_Task to complete_
Skip the pictures. Retype exactly, and only, the lines between the line holding "You Look Like... Green T-Shirt" and the last line below, inclusive.

[Short web captions]
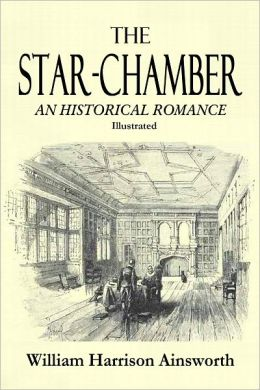 THE STAR-CHAMBER; An Historical Romance (Complete & Illustrated)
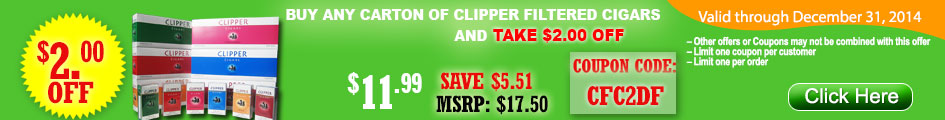 BUY CLIPPER FILTERED CIGARS TAKE $2.00 OFF!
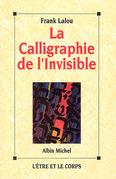 La Calligraphie de l'invisible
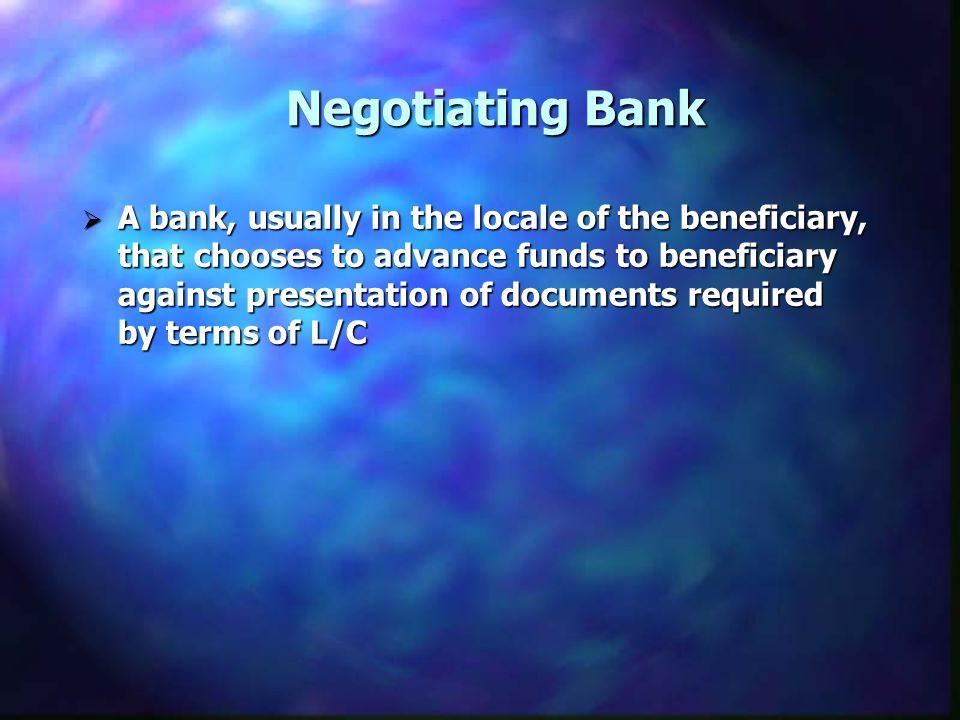 Negotiating Bank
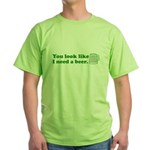 You Look Like... Green T-Shirt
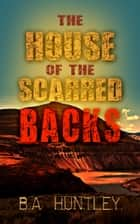 The House of the Scarred Backs ebook by B.A. Huntley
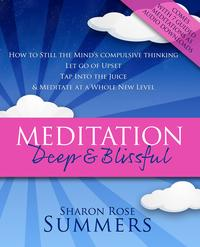 Meditation ? Deep and Blissful (with Seven Guided Meditations): How to Still the Mind's Compulsive Thinking, Let Go of Upset, Tap Into the Juice and Meditate at a Whole New Level【電子書籍】[ Sharon Rose Summers ]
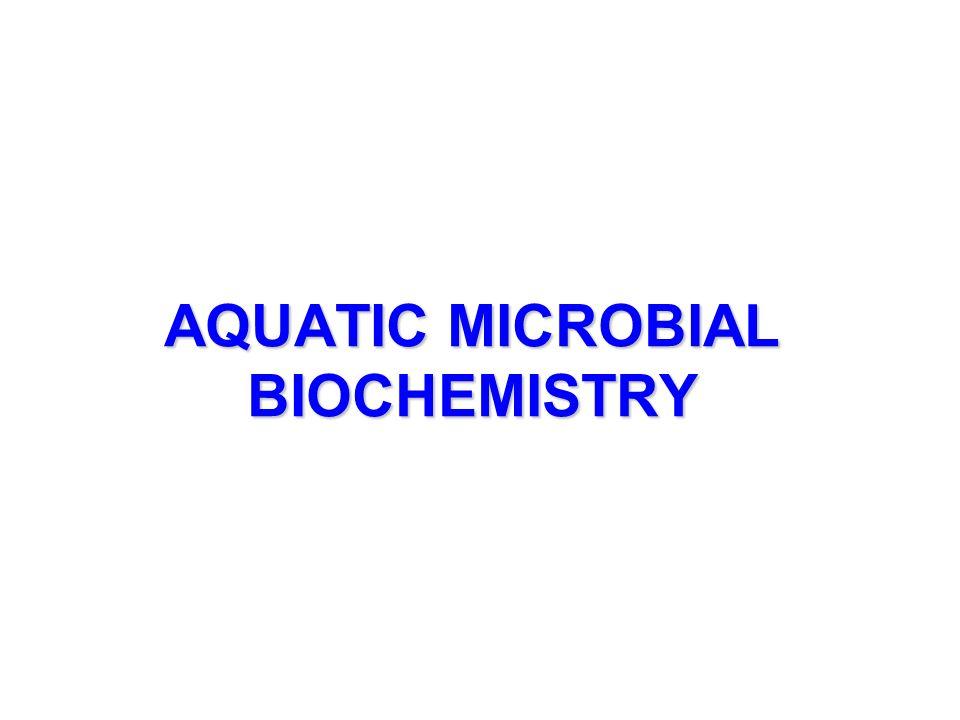AQUATIC MICROBIAL BIOCHEMISTRY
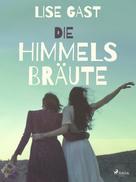 Lise Gast: Die Himmelsbräute ★★★★★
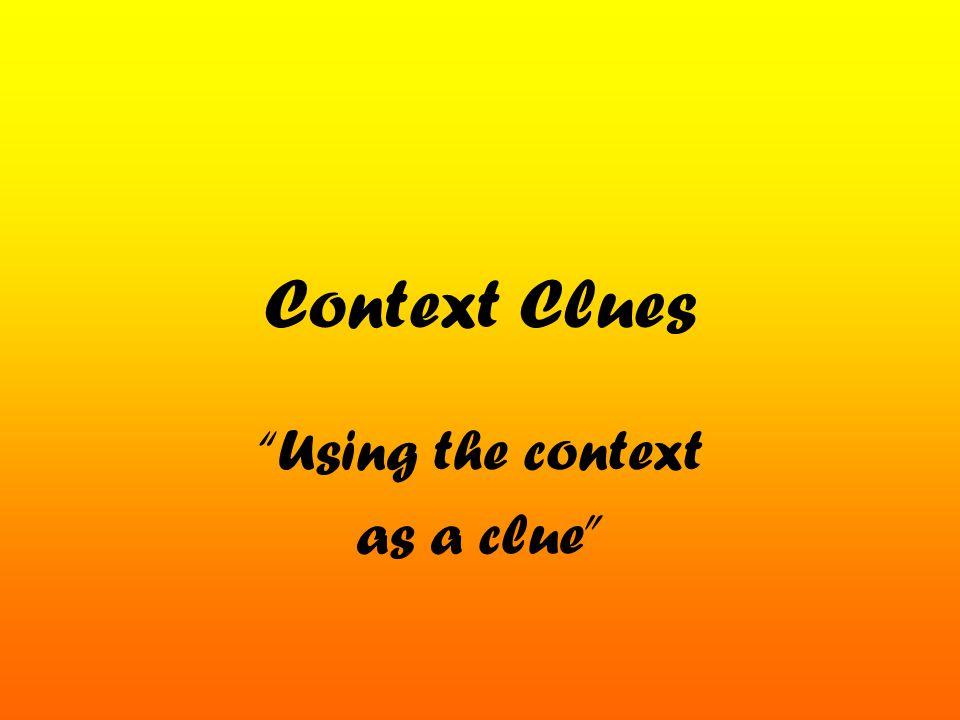 """Context Clues """"Using the context as a clue"""""""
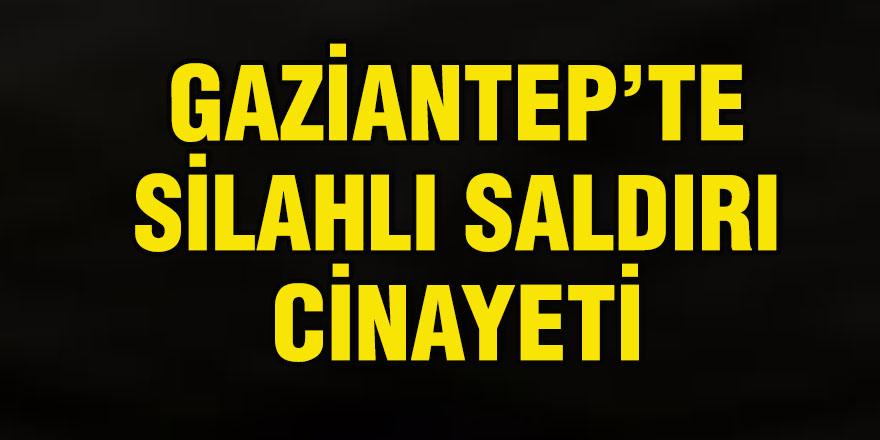 GAZİANTEP'TE SİLAHLI SALDIRI CİNAYETİ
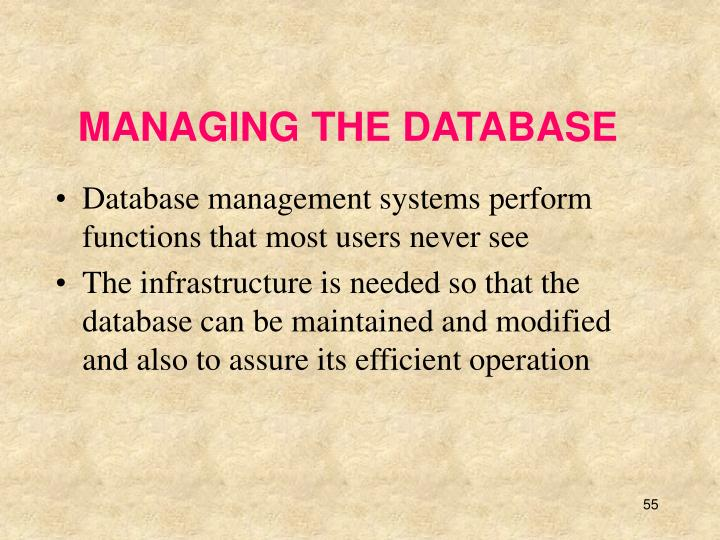 MANAGING THE DATABASE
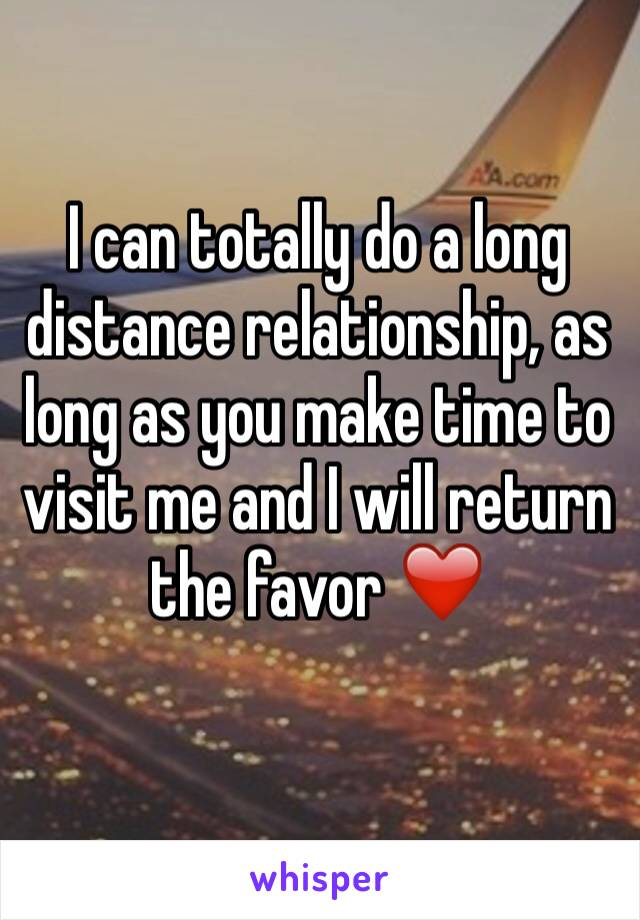 I can totally do a long distance relationship, as long as you make time to visit me and I will return the favor ❤️
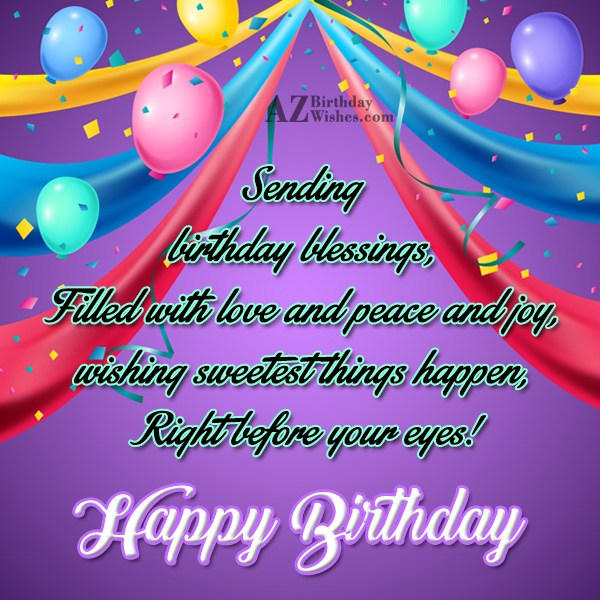 Happy Birthday sending birthday blessings filled with love - AZBirthdayWishes.com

_Response area_
 You Look Like... Green T-Shirt
 The House of the Scarred Backs ebook by B.A. Huntley
 Meditation ? Deep and Blissful (with Seven Guided Meditations): How to Still the Mind's Compulsive Thinking, Let Go of Upset, Tap Into the Juice and Meditate at a Whole New Level【電子書籍】[ Sharon Rose Summers ]
AQUATIC MICROBIAL BIOCHEMISTRY
 Lise Gast: Die Himmelsbräute ★★★★★
 """Context Clues """"Using the context as a clue"""""""
 GAZİANTEP'TE SİLAHLI SALDIRI CİNAYETİ
 MANAGING THE DATABASE
 I can totally do a long distance relationship, as long as you make time to visit me and I will return the favor ❤️
 Happy Birthday sending birthday blessings filled with love - AZBirthdayWishes.com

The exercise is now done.